▶ _Work to do_:
Show each line of the records that contains the string "rule", treating uppercase and lowercase as different.

▶ _Information supplied_:
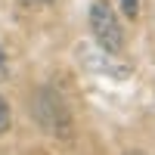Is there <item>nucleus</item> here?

---

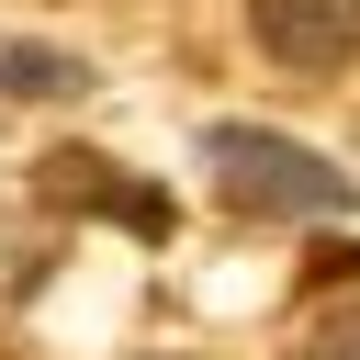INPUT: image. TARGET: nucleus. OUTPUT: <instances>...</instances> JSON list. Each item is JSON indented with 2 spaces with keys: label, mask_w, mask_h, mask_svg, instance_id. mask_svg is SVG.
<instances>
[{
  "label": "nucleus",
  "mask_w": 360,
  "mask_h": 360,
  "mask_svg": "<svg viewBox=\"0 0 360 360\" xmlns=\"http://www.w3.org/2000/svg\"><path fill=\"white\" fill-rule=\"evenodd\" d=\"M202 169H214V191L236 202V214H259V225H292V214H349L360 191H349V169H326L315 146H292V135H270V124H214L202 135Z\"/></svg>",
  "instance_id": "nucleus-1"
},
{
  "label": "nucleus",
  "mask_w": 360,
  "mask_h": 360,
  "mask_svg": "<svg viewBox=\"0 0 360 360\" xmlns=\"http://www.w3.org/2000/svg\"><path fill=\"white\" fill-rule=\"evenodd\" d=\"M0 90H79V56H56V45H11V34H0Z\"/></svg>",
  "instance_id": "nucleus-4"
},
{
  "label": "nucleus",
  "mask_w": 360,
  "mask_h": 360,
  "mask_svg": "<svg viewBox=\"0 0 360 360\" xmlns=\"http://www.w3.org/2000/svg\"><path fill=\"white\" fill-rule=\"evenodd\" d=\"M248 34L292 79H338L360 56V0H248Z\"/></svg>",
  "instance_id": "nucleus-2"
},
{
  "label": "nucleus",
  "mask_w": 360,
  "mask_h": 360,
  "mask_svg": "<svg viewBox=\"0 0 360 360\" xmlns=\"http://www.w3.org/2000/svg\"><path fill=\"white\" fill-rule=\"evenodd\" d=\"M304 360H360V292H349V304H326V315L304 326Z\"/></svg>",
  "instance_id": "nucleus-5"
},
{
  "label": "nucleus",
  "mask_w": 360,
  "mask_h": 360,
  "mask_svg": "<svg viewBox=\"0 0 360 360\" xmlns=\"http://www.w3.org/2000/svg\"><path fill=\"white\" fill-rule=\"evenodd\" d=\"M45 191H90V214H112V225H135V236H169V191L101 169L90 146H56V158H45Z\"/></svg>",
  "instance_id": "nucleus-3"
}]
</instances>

▶ _Complete response_:
  "mask_svg": "<svg viewBox=\"0 0 360 360\" xmlns=\"http://www.w3.org/2000/svg\"><path fill=\"white\" fill-rule=\"evenodd\" d=\"M202 169H214V191L236 202V214H259V225H292V214H349L360 191H349V169H326L315 146H292V135H270V124H214L202 135Z\"/></svg>",
  "mask_svg": "<svg viewBox=\"0 0 360 360\" xmlns=\"http://www.w3.org/2000/svg\"><path fill=\"white\" fill-rule=\"evenodd\" d=\"M0 90H79V56H56V45H11V34H0Z\"/></svg>",
  "mask_svg": "<svg viewBox=\"0 0 360 360\" xmlns=\"http://www.w3.org/2000/svg\"><path fill=\"white\" fill-rule=\"evenodd\" d=\"M248 34L292 79H338L360 56V0H248Z\"/></svg>",
  "mask_svg": "<svg viewBox=\"0 0 360 360\" xmlns=\"http://www.w3.org/2000/svg\"><path fill=\"white\" fill-rule=\"evenodd\" d=\"M304 360H360V292H349V304H326V315L304 326Z\"/></svg>",
  "mask_svg": "<svg viewBox=\"0 0 360 360\" xmlns=\"http://www.w3.org/2000/svg\"><path fill=\"white\" fill-rule=\"evenodd\" d=\"M45 191H90V214H112V225H135V236H169V191L101 169L90 146H56V158H45Z\"/></svg>",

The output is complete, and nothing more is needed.